» Directions for this task
Each line with the string "touch" is to be copied from the records below.

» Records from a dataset
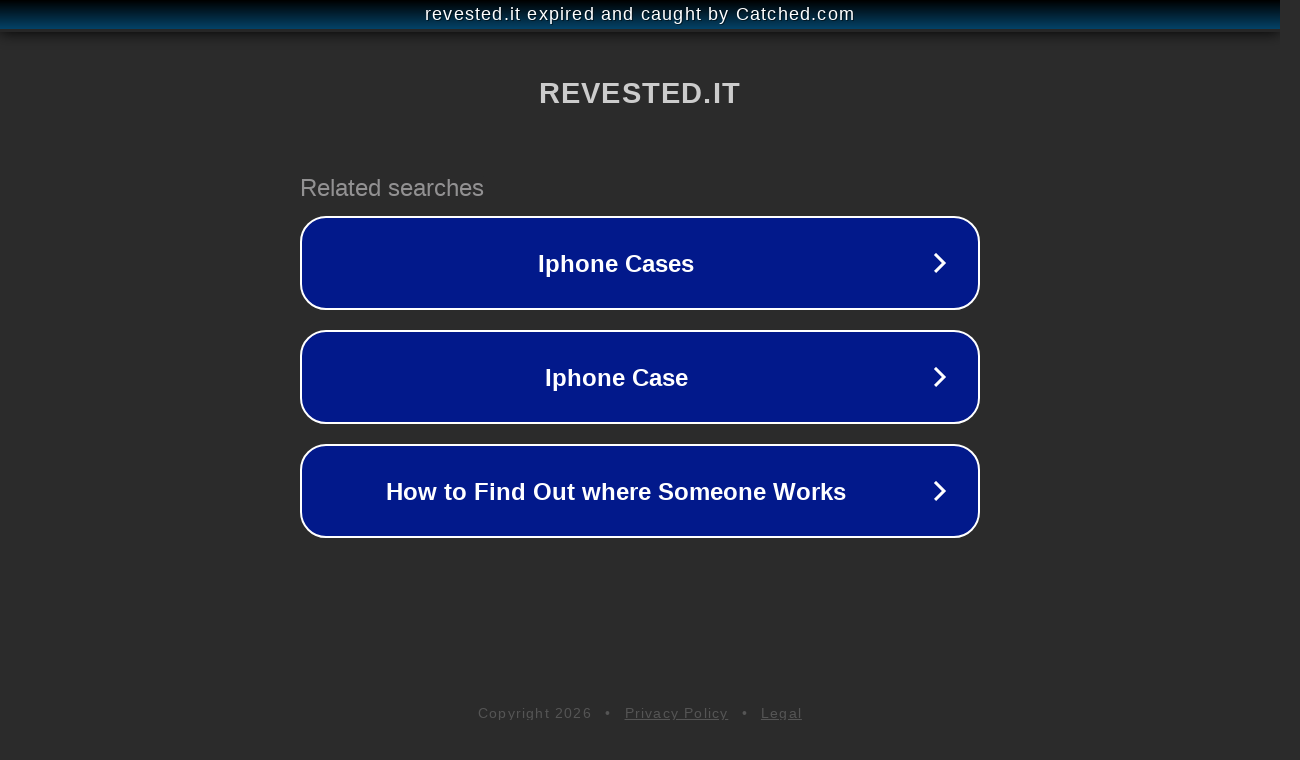

--- FILE ---
content_type: text/html; charset=utf-8
request_url: https://revested.it/collections/the-vibrant-silk-collection/products/iphone-11-pro-case-alchimist-breva
body_size: 1146
content:
<!doctype html>
<html data-adblockkey="MFwwDQYJKoZIhvcNAQEBBQADSwAwSAJBANDrp2lz7AOmADaN8tA50LsWcjLFyQFcb/P2Txc58oYOeILb3vBw7J6f4pamkAQVSQuqYsKx3YzdUHCvbVZvFUsCAwEAAQ==_I+u/aoXy4nxN0kUXcUI8u9sFpW5x8qCCWFv7lqTWzqJPJVxFkk9ETF490MhL2g1/03bQO9SWh05675Oa15DFMQ==" lang="en" style="background: #2B2B2B;">
<head>
    <meta charset="utf-8">
    <meta name="viewport" content="width=device-width, initial-scale=1">
    <link rel="icon" href="[data-uri]">
    <link rel="preconnect" href="https://www.google.com" crossorigin>
</head>
<body>
<div id="target" style="opacity: 0"></div>
<script>window.park = "[base64]";</script>
<script src="/bBcOevxbf.js"></script>
</body>
</html>
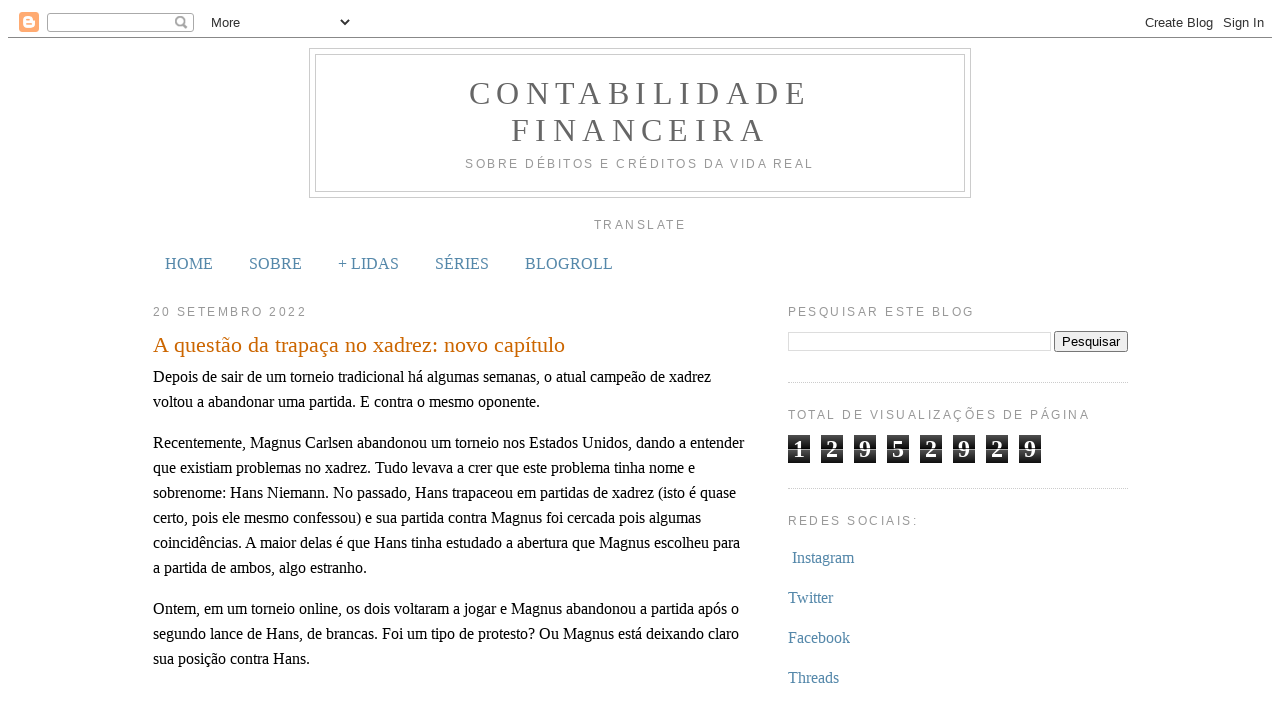

--- FILE ---
content_type: text/html; charset=UTF-8
request_url: https://www.contabilidade-financeira.com/b/stats?style=BLACK_TRANSPARENT&timeRange=ALL_TIME&token=APq4FmD1DyCfPNPr62JeZj3c3VybmVNelsqF7P5_EI1c0VYeSq5K4AXAAYiI6uNQvOj-TrCu9Ea7PvsrwQkUqLg-O_nsxsDNLA
body_size: 48
content:
{"total":12952929,"sparklineOptions":{"backgroundColor":{"fillOpacity":0.1,"fill":"#000000"},"series":[{"areaOpacity":0.3,"color":"#202020"}]},"sparklineData":[[0,66],[1,54],[2,46],[3,44],[4,48],[5,70],[6,59],[7,51],[8,53],[9,47],[10,46],[11,55],[12,42],[13,42],[14,42],[15,41],[16,51],[17,49],[18,60],[19,45],[20,61],[21,58],[22,100],[23,65],[24,61],[25,75],[26,61],[27,59],[28,55],[29,2]],"nextTickMs":10778}

--- FILE ---
content_type: text/html; charset=utf-8
request_url: https://www.google.com/recaptcha/api2/aframe
body_size: 268
content:
<!DOCTYPE HTML><html><head><meta http-equiv="content-type" content="text/html; charset=UTF-8"></head><body><script nonce="0Roj0UuONcaEhxNk5YOLjQ">/** Anti-fraud and anti-abuse applications only. See google.com/recaptcha */ try{var clients={'sodar':'https://pagead2.googlesyndication.com/pagead/sodar?'};window.addEventListener("message",function(a){try{if(a.source===window.parent){var b=JSON.parse(a.data);var c=clients[b['id']];if(c){var d=document.createElement('img');d.src=c+b['params']+'&rc='+(localStorage.getItem("rc::a")?sessionStorage.getItem("rc::b"):"");window.document.body.appendChild(d);sessionStorage.setItem("rc::e",parseInt(sessionStorage.getItem("rc::e")||0)+1);localStorage.setItem("rc::h",'1768870354224');}}}catch(b){}});window.parent.postMessage("_grecaptcha_ready", "*");}catch(b){}</script></body></html>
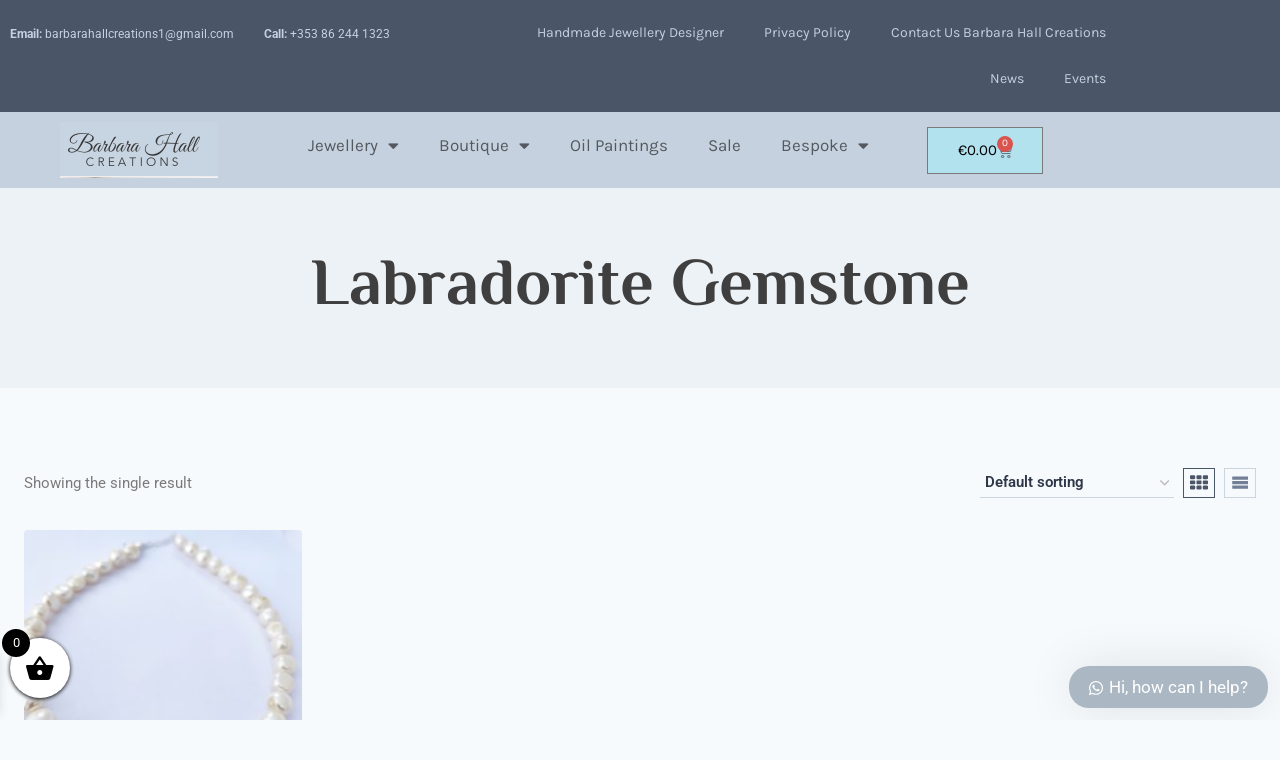

--- FILE ---
content_type: text/css
request_url: https://barbarahallcreations.ie/wp-content/uploads/elementor/css/post-3544.css?ver=1768298019
body_size: 863
content:
.elementor-3544 .elementor-element.elementor-element-b4126d7:not(.elementor-motion-effects-element-type-background), .elementor-3544 .elementor-element.elementor-element-b4126d7 > .elementor-motion-effects-container > .elementor-motion-effects-layer{background-color:var( --e-global-color-kadence5 );}.elementor-3544 .elementor-element.elementor-element-b4126d7{transition:background 0.3s, border 0.3s, border-radius 0.3s, box-shadow 0.3s;}.elementor-3544 .elementor-element.elementor-element-b4126d7 > .elementor-background-overlay{transition:background 0.3s, border-radius 0.3s, opacity 0.3s;}.elementor-3544 .elementor-element.elementor-element-9554e0f{font-size:12px;color:var( --e-global-color-primary );}.elementor-3544 .elementor-element.elementor-element-445c4f4{font-size:12px;color:var( --e-global-color-primary );}.elementor-3544 .elementor-element.elementor-element-82d6d3b .elementor-menu-toggle{margin:0 auto;}.elementor-3544 .elementor-element.elementor-element-82d6d3b .elementor-nav-menu .elementor-item{font-size:14px;}.elementor-3544 .elementor-element.elementor-element-82d6d3b .elementor-nav-menu--main .elementor-item{color:var( --e-global-color-primary );fill:var( --e-global-color-primary );}.elementor-3544 .elementor-element.elementor-element-5fe73bb:not(.elementor-motion-effects-element-type-background), .elementor-3544 .elementor-element.elementor-element-5fe73bb > .elementor-motion-effects-container > .elementor-motion-effects-layer{background-color:#C5D1DE;}.elementor-3544 .elementor-element.elementor-element-5fe73bb{transition:background 0.3s, border 0.3s, border-radius 0.3s, box-shadow 0.3s;}.elementor-3544 .elementor-element.elementor-element-5fe73bb > .elementor-background-overlay{transition:background 0.3s, border-radius 0.3s, opacity 0.3s;}.elementor-3544 .elementor-element.elementor-element-52d99d5 .elementor-menu-toggle{margin:0 auto;}.elementor-3544 .elementor-element.elementor-element-2fa40fd > .elementor-widget-container{margin:5px 0px 0px 0px;padding:0px 0px 0px 0px;}.elementor-3544 .elementor-element.elementor-element-2fa40fd{--divider-style:solid;--subtotal-divider-style:solid;--elementor-remove-from-cart-button:none;--remove-from-cart-button:block;--toggle-button-background-color:var( --e-global-color-primary );--toggle-button-border-color:var( --e-global-color-text );--cart-border-style:none;--cart-footer-layout:1fr 1fr;--products-max-height-sidecart:calc(100vh - 240px);--products-max-height-minicart:calc(100vh - 385px);}.elementor-3544 .elementor-element.elementor-element-2fa40fd .widget_shopping_cart_content{--subtotal-divider-left-width:0;--subtotal-divider-right-width:0;}.elementor-theme-builder-content-area{height:400px;}.elementor-location-header:before, .elementor-location-footer:before{content:"";display:table;clear:both;}@media(min-width:768px){.elementor-3544 .elementor-element.elementor-element-bba6d66{width:22.294%;}.elementor-3544 .elementor-element.elementor-element-f6f2a6c{width:21.4%;}.elementor-3544 .elementor-element.elementor-element-c0c9d3a{width:55.972%;}.elementor-3544 .elementor-element.elementor-element-fa15b10{width:24.418%;}.elementor-3544 .elementor-element.elementor-element-48b6dbd{width:56.002%;}.elementor-3544 .elementor-element.elementor-element-8129286{width:19.244%;}}@media(max-width:767px){.elementor-3544 .elementor-element.elementor-element-b4126d7{margin-top:0px;margin-bottom:-50px;padding:0px 0px 0px 0px;}.elementor-3544 .elementor-element.elementor-element-9554e0f > .elementor-widget-container{margin:-20px 0px 0px 0px;padding:0px 0px 0px 0px;}.elementor-3544 .elementor-element.elementor-element-9554e0f{text-align:center;}.elementor-3544 .elementor-element.elementor-element-445c4f4 > .elementor-widget-container{margin:-42px 0px 5px 0px;padding:0px 0px 6px 0px;}.elementor-3544 .elementor-element.elementor-element-445c4f4{text-align:center;}.elementor-3544 .elementor-element.elementor-element-a77890d > .elementor-widget-container{margin:0px 0px 0px 0px;padding:0px 0px 0px 0px;}.elementor-3544 .elementor-element.elementor-element-a77890d img{width:100%;max-width:67%;height:107px;}.elementor-3544 .elementor-element.elementor-element-52d99d5 > .elementor-widget-container{margin:-83px 0px 0px 263px;}}

--- FILE ---
content_type: text/css
request_url: https://barbarahallcreations.ie/wp-content/uploads/elementor/css/post-3607.css?ver=1768298019
body_size: 651
content:
.elementor-3607 .elementor-element.elementor-element-34dd24e8:not(.elementor-motion-effects-element-type-background), .elementor-3607 .elementor-element.elementor-element-34dd24e8 > .elementor-motion-effects-container > .elementor-motion-effects-layer{background-color:var( --e-global-color-primary );}.elementor-3607 .elementor-element.elementor-element-34dd24e8{transition:background 0.3s, border 0.3s, border-radius 0.3s, box-shadow 0.3s;margin-top:0px;margin-bottom:0px;padding:0px 0px 80px 0px;}.elementor-3607 .elementor-element.elementor-element-34dd24e8 > .elementor-background-overlay{transition:background 0.3s, border-radius 0.3s, opacity 0.3s;}.elementor-3607 .elementor-element.elementor-element-44efcb64 > .elementor-element-populated{padding:1em 1em 1em 1em;}.elementor-3607 .elementor-element.elementor-element-7d41979{--grid-template-columns:repeat(0, auto);--icon-size:14px;--grid-column-gap:5px;--grid-row-gap:0px;}.elementor-3607 .elementor-element.elementor-element-7d41979 .elementor-widget-container{text-align:center;}.elementor-3607 .elementor-element.elementor-element-7d41979 > .elementor-widget-container{margin:17px 0px 0px 0px;padding:0px 0px 0px 0px;}.elementor-3607 .elementor-element.elementor-element-7d41979 .elementor-social-icon{background-color:#859BB4;}.elementor-3607 .elementor-element.elementor-element-c211a13:not(.elementor-motion-effects-element-type-background), .elementor-3607 .elementor-element.elementor-element-c211a13 > .elementor-motion-effects-container > .elementor-motion-effects-layer{background-color:var( --e-global-color-kadence4 );}.elementor-3607 .elementor-element.elementor-element-c211a13{transition:background 0.3s, border 0.3s, border-radius 0.3s, box-shadow 0.3s;}.elementor-3607 .elementor-element.elementor-element-c211a13 > .elementor-background-overlay{transition:background 0.3s, border-radius 0.3s, opacity 0.3s;}.elementor-3607 .elementor-element.elementor-element-98ca63c{text-align:center;font-size:12px;color:var( --e-global-color-primary );}.elementor-theme-builder-content-area{height:400px;}.elementor-location-header:before, .elementor-location-footer:before{content:"";display:table;clear:both;}@media(max-width:767px){.elementor-3607 .elementor-element.elementor-element-34dd24e8{padding:60px 20px 60px 20px;}.elementor-3607 .elementor-element.elementor-element-451656a4 > .elementor-element-populated{padding:0px 0px 0px 0px;}.elementor-3607 .elementor-element.elementor-element-44efcb64 > .elementor-element-populated{margin:40px 0px 0px 0px;--e-column-margin-right:0px;--e-column-margin-left:0px;}}@media(min-width:768px){.elementor-3607 .elementor-element.elementor-element-44efcb64{width:58.866%;}.elementor-3607 .elementor-element.elementor-element-7c775ae{width:41.088%;}}@media(max-width:1024px) and (min-width:768px){.elementor-3607 .elementor-element.elementor-element-44efcb64{width:50%;}}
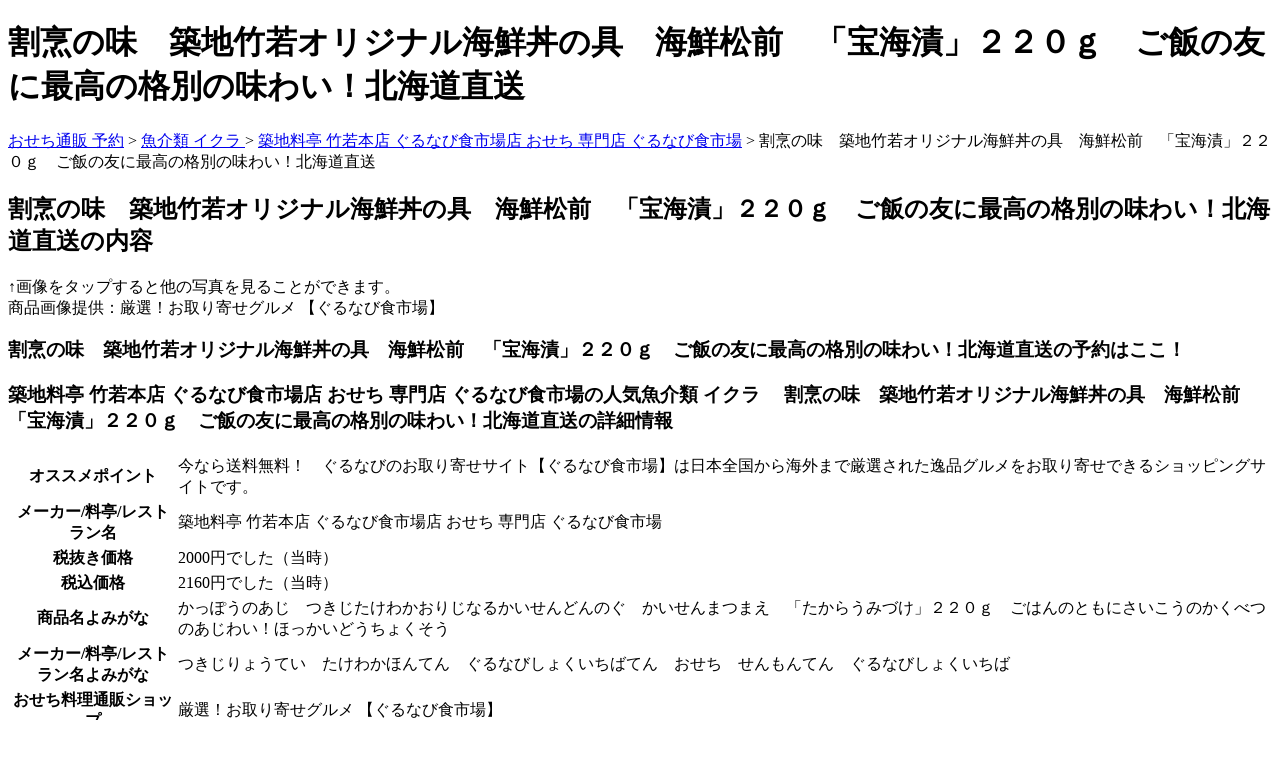

--- FILE ---
content_type: text/html
request_url: https://osechi.zashiki.com/ikura/ikura_1/139189-1244735.html
body_size: 2491
content:
<!DOCTYPE HTML>
<html lang="ja">
<head>
<meta charset="UTF-8">
<meta name="viewport" content="width=device-width,user-scalable=no,maximum-scale=1">
<title>割烹の味　築地竹若オリジナル海鮮丼の具　海鮮松前　「宝海漬」２２０ｇ　ご飯の友に最高の格別の味わい！北海道直送通販セール速報 | おせち料理をネットで予約する！</title>
<meta name="keywords" content="割烹の味　築地竹若オリジナル海鮮丼の具　海鮮松前　「宝海漬」２２０ｇ　ご飯の友に最高の格別の味わい！北海道直送,魚介類 イクラ ,築地料亭 竹若本店 ぐるなび食市場店 おせち 専門店 ぐるなび食市場,ぐるすぐり,おせち,2021,予約,通販" />
<meta name="description" content="グルメ通販サイトでランキング上位のお店築地料亭 竹若本店 ぐるなび食市場店 おせち 専門店 ぐるなび食市場の人気魚介類 イクラ 　おせち料理、割烹の味　築地竹若オリジナル海鮮丼の具　海鮮松前　「宝海漬」２２０ｇ　ご飯の友に最高の格別の味わい！北海道直送予約の詳細情報です" />
<meta http-equiv="x-ua-compatible" content="IE=edge" />
<meta name="apple-mobile-web-app-capable" content="yes">
<meta name="apple-touch-fullscreen" content="yes">
<!--<link rel="apple-touch-icon" href="" type="image/png">
<link rel="alternate" type="application/rss+xml" title="RSS2.0" href="">-->
<link rel="stylesheet" href="../../common/css/common.css">
<link rel="stylesheet" href="../../common/css/color.css">
<script src="../../common/js/header.js"></script>
</head>
<body><script type="text/javascript" charset="utf-8" src="//asumi.shinobi.jp/encount"></script>

<div id="wrapper">

<div id="content">
  <header id="header">
    <h1>割烹の味　築地竹若オリジナル海鮮丼の具　海鮮松前　「宝海漬」２２０ｇ　ご飯の友に最高の格別の味わい！北海道直送</h1>
  </header>
  
  <div class="content">
  <script src="../../common/js/newyeara.js"></script>
  
  <div class="navi">
    <p><a href="../../">おせち通販 予約</a> &gt; <a href="../">魚介類 イクラ </a> &gt; <a href="./">築地料亭 竹若本店 ぐるなび食市場店 おせち 専門店 ぐるなび食市場</a> &gt; 割烹の味　築地竹若オリジナル海鮮丼の具　海鮮松前　「宝海漬」２２０ｇ　ご飯の友に最高の格別の味わい！北海道直送</p>
  </div><!--<div class="navi">-->

    <section>
      <h2>割烹の味　築地竹若オリジナル海鮮丼の具　海鮮松前　「宝海漬」２２０ｇ　ご飯の友に最高の格別の味わい！北海道直送の内容</h2>
      
      <!--<p class="main_img"><a href="http://h.accesstrade.net/sp/cc?ws_p_type=1&url=http%3A%2F%2Fshop.gnavi.co.jp%2Fgnet-takewaka%2Fho-044o%2F&rk=01002m4p00dc4t" name="割烹の味　築地竹若オリジナル海鮮丼の具　海鮮松前　「宝海漬」２２０ｇ　ご飯の友に最高の格別の味わい！北海道直送のほかの画像を見てみる" rel="nofollow"><img src ="http://shop.gnavi.co.jp/iimg/gn/gnet-takewaka/img/1244735/ho-044o.jpg" alt="商品画像：築地料亭 竹若本店 ぐるなび食市場店 おせち 専門店 ぐるなび食市場の人気魚介類 イクラ 　おせち料理、割烹の味　築地竹若オリジナル海鮮丼の具　海鮮松前　「宝海漬」２２０ｇ　ご飯の友に最高の格別の味わい！北海道直送" border="0" /></a></p>-->
      <p>↑画像をタップすると他の写真を見ることができます。<br />商品画像提供：厳選！お取り寄せグルメ 【ぐるなび食市場】</p>

      <h3>割烹の味　築地竹若オリジナル海鮮丼の具　海鮮松前　「宝海漬」２２０ｇ　ご飯の友に最高の格別の味わい！北海道直送の予約はここ！</h3>
      <!--<p class="bnr"><a href="http://h.accesstrade.net/sp/cc?ws_p_type=1&url=http%3A%2F%2Fshop.gnavi.co.jp%2Fgnet-takewaka%2Fho-044o%2F&rk=01002m4p00dc4t" name="割烹の味　築地竹若オリジナル海鮮丼の具　海鮮松前　「宝海漬」２２０ｇ　ご飯の友に最高の格別の味わい！北海道直送を予約" rel="nofollow"><img src="../../common/img/yoyaku.png" width="264" height="78" alt="バナー：おせち料理を予約する"/></a></p>-->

» Answer section
<meta name="apple-touch-fullscreen" content="yes">
<!--<link rel="apple-touch-icon" href="" type="image/png">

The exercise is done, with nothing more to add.